Mulheres negras pagam proporcionalmente mais caro pela energia no Brasil, aponta estudo
Por: Cenarium*
27 de outubro de 2025
MANAUS (AM) – Um levantamento do Instituto de Estudos Socioeconômicos (Inesc) revela que o sistema de bandeiras tarifárias de energia elétrica no Brasil tem um impacto desproporcional sobre famílias negras e de baixa renda, sobretudo as chefiadas por mulheres.
O estudo, intitulado “Energia e interseccionalidade: o impacto das tarifas de energia elétrica no orçamento das famílias brasileiras”, mostra que, em períodos de encarecimento da conta de luz, esses lares chegam a gastar o dobro, em termos proporcionais à renda, do que famílias brancas com maior poder aquisitivo.

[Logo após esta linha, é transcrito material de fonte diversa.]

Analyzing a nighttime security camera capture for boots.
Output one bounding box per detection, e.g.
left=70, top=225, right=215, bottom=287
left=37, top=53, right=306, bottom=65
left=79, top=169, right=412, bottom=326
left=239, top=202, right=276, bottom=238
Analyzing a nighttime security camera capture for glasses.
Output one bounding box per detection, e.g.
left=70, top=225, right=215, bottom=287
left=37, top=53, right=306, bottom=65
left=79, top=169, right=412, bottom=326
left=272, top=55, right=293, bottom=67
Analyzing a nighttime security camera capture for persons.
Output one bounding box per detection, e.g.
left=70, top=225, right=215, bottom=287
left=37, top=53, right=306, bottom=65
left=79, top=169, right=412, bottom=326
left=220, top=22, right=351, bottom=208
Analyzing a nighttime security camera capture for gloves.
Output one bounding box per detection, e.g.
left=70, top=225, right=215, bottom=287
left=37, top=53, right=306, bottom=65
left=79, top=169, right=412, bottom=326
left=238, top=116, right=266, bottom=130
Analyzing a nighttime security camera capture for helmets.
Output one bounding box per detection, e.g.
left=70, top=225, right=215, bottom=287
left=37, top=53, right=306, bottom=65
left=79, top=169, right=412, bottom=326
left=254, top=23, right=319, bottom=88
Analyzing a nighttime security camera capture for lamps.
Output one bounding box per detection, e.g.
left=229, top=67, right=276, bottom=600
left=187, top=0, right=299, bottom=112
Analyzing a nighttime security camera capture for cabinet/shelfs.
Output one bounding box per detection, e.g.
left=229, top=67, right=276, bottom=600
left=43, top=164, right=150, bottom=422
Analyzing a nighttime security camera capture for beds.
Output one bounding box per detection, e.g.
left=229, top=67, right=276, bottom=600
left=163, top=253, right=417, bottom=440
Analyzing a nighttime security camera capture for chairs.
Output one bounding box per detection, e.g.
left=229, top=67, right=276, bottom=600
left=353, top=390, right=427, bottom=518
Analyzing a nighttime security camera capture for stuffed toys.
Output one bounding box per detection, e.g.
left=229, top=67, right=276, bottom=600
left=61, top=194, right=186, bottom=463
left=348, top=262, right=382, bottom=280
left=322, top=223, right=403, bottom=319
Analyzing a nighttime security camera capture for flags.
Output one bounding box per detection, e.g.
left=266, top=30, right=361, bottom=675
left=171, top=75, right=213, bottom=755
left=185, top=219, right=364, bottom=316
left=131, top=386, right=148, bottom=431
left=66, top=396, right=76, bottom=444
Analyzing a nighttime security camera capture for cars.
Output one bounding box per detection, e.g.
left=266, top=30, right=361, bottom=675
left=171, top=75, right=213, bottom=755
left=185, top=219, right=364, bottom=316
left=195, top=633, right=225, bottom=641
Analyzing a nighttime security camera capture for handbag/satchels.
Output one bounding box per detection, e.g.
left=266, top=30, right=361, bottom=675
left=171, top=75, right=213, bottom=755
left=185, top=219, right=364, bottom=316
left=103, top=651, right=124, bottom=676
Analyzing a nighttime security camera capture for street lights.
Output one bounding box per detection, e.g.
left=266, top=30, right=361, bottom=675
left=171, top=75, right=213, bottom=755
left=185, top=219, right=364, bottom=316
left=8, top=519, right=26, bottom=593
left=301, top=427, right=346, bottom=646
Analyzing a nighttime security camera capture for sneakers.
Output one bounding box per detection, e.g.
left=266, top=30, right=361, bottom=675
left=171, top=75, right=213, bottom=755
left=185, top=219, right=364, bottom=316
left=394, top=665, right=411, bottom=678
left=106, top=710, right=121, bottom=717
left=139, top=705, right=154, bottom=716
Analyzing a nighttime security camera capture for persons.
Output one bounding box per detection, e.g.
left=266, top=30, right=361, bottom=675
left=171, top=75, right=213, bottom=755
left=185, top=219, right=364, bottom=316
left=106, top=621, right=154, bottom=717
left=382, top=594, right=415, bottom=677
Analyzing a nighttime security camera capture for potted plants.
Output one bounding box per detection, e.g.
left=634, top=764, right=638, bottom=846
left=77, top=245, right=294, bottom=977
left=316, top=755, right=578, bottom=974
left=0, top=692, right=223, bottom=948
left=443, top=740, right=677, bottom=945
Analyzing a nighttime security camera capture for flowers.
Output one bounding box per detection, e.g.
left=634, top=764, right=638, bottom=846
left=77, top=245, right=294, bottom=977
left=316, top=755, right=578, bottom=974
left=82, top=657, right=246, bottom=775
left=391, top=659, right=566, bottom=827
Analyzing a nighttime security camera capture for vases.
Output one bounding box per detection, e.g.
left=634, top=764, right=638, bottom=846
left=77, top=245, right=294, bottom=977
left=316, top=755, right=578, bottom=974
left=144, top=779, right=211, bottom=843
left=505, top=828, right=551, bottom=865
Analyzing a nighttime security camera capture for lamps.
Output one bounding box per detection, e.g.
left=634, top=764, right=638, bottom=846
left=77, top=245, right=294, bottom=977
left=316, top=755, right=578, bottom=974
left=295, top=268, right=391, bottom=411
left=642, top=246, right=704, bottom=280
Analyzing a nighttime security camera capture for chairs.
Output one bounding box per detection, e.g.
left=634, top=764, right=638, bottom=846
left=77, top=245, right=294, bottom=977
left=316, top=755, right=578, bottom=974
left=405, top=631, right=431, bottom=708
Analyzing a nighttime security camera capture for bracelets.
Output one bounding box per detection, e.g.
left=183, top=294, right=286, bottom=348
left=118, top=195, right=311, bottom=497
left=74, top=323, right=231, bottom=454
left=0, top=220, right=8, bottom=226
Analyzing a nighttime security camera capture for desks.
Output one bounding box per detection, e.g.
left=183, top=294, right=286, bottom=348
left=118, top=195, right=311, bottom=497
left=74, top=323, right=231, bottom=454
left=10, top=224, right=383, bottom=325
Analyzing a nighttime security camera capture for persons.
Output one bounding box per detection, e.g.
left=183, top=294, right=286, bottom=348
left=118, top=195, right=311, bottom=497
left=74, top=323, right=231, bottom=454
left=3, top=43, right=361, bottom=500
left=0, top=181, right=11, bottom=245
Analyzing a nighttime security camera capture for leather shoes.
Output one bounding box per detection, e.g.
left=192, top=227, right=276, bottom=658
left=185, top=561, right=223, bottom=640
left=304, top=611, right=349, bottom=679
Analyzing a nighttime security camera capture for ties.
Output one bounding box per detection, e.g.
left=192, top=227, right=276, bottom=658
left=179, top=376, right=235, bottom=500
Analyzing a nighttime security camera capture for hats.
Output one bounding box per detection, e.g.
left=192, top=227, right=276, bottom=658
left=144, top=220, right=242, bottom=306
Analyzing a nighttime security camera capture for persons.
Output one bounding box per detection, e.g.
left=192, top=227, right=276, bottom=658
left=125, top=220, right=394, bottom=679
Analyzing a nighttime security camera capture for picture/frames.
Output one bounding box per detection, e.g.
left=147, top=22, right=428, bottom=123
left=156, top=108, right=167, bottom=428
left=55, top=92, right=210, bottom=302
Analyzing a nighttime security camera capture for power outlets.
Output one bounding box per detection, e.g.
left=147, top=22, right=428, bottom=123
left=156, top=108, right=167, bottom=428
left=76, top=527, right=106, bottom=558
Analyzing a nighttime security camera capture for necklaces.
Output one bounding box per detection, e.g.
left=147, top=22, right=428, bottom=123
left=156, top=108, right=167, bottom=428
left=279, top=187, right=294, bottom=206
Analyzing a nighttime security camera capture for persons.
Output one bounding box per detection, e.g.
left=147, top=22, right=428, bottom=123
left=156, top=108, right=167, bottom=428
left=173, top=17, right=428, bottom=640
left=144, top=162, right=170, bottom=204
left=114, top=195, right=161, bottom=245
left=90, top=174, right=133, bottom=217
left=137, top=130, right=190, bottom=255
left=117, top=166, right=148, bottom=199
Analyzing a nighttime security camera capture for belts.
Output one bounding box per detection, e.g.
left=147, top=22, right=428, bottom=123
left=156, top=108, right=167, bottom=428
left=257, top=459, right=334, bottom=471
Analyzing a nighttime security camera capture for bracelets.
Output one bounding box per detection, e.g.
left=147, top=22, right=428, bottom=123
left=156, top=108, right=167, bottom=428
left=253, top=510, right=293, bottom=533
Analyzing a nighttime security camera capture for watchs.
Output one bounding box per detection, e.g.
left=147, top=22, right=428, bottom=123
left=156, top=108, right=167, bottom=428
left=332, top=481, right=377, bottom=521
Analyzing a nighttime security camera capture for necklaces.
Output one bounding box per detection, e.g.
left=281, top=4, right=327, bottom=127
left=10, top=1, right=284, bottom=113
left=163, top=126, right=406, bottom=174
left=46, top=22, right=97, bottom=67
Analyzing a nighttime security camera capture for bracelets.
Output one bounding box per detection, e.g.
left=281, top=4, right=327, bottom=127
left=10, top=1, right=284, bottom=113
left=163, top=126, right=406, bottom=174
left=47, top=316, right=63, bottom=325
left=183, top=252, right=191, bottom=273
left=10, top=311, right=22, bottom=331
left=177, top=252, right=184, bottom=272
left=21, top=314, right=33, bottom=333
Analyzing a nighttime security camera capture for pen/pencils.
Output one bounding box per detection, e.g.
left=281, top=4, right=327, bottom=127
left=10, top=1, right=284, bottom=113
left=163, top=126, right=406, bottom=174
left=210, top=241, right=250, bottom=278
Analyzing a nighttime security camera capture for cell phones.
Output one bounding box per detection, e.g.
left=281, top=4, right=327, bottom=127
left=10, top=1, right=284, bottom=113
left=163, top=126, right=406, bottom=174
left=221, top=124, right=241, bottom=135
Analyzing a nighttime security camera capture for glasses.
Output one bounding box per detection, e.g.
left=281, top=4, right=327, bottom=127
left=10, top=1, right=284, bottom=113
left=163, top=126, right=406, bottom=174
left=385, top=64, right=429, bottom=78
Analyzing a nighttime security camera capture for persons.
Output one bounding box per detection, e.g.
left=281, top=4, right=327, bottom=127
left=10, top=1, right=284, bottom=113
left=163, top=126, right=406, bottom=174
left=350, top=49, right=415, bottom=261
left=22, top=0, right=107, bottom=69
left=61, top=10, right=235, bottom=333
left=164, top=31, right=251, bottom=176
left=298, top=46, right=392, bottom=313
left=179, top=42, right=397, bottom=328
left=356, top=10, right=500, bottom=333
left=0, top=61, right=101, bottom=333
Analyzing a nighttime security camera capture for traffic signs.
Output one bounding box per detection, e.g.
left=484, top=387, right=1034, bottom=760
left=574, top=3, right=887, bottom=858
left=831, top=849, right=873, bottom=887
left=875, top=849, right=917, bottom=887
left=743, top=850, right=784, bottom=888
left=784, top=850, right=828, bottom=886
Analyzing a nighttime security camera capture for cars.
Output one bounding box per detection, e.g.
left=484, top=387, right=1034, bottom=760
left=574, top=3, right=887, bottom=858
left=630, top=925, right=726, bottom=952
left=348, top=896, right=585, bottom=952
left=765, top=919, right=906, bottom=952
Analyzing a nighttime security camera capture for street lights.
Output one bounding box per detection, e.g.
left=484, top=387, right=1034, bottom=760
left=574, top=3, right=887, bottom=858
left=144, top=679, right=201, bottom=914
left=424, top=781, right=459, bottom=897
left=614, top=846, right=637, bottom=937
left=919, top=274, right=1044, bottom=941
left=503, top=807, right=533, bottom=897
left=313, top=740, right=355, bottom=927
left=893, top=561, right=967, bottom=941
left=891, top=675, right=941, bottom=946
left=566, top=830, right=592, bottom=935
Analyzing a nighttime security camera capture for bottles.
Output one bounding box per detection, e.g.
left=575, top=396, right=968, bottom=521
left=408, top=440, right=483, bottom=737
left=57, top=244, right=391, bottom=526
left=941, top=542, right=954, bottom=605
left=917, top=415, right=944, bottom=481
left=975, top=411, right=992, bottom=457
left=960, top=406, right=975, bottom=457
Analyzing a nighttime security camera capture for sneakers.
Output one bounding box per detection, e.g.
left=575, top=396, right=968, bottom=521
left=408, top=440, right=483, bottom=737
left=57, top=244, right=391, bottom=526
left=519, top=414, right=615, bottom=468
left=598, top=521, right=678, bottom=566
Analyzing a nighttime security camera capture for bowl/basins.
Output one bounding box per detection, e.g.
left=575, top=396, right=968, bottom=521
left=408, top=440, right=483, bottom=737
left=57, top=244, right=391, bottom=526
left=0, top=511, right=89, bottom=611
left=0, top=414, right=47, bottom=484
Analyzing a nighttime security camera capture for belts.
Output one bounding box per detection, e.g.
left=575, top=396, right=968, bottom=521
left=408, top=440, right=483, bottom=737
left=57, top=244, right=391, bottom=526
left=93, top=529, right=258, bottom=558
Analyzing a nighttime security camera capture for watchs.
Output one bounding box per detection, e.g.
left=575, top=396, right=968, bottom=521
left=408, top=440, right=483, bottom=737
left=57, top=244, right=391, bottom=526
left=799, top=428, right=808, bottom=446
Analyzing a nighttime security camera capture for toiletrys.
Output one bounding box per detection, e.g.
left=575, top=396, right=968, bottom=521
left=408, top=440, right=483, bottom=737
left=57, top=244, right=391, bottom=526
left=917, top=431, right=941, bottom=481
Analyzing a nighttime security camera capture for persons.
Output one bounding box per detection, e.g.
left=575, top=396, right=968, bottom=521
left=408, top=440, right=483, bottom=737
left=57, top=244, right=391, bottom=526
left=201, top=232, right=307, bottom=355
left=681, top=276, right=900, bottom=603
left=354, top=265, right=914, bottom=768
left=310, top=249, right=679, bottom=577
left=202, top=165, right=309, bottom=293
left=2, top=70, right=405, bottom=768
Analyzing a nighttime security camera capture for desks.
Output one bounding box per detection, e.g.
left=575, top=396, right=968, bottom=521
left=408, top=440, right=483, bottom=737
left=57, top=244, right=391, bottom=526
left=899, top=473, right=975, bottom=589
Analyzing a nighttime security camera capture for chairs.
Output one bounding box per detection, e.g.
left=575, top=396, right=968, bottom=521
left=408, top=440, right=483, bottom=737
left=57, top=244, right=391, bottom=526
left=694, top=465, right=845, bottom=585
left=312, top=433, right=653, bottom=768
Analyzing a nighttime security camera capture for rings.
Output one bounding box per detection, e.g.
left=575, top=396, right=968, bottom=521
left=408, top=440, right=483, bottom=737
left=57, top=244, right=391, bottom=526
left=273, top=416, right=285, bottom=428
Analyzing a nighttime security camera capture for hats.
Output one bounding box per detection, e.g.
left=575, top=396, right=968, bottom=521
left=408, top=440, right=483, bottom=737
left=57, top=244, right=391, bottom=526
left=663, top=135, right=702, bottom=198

Injustiça energética e peso desigual
De acordo com o Inesc, a diferença é gritante. Enquanto uma mulher negra de renda média tem o gasto mensal com energia acrescido em 9,41% sob bandeira vermelha patamar II, representando 13,09% de sua renda mensal, um homem branco de renda alta sofre aumento de apenas 6,24%, equivalente a 7,03% da renda.
“O estudo comprova que as bandeiras tarifárias penalizam quem já vive no limite. Mulheres negras, sobretudo de baixa e média renda, têm menor elasticidade de consumo: não conseguem reduzir o uso de energia porque já consomem apenas o essencial. Isso é o que chamamos de injustiça energética”, explica Cristiane Ribeiro, do Colegiado de Gestão do Inesc.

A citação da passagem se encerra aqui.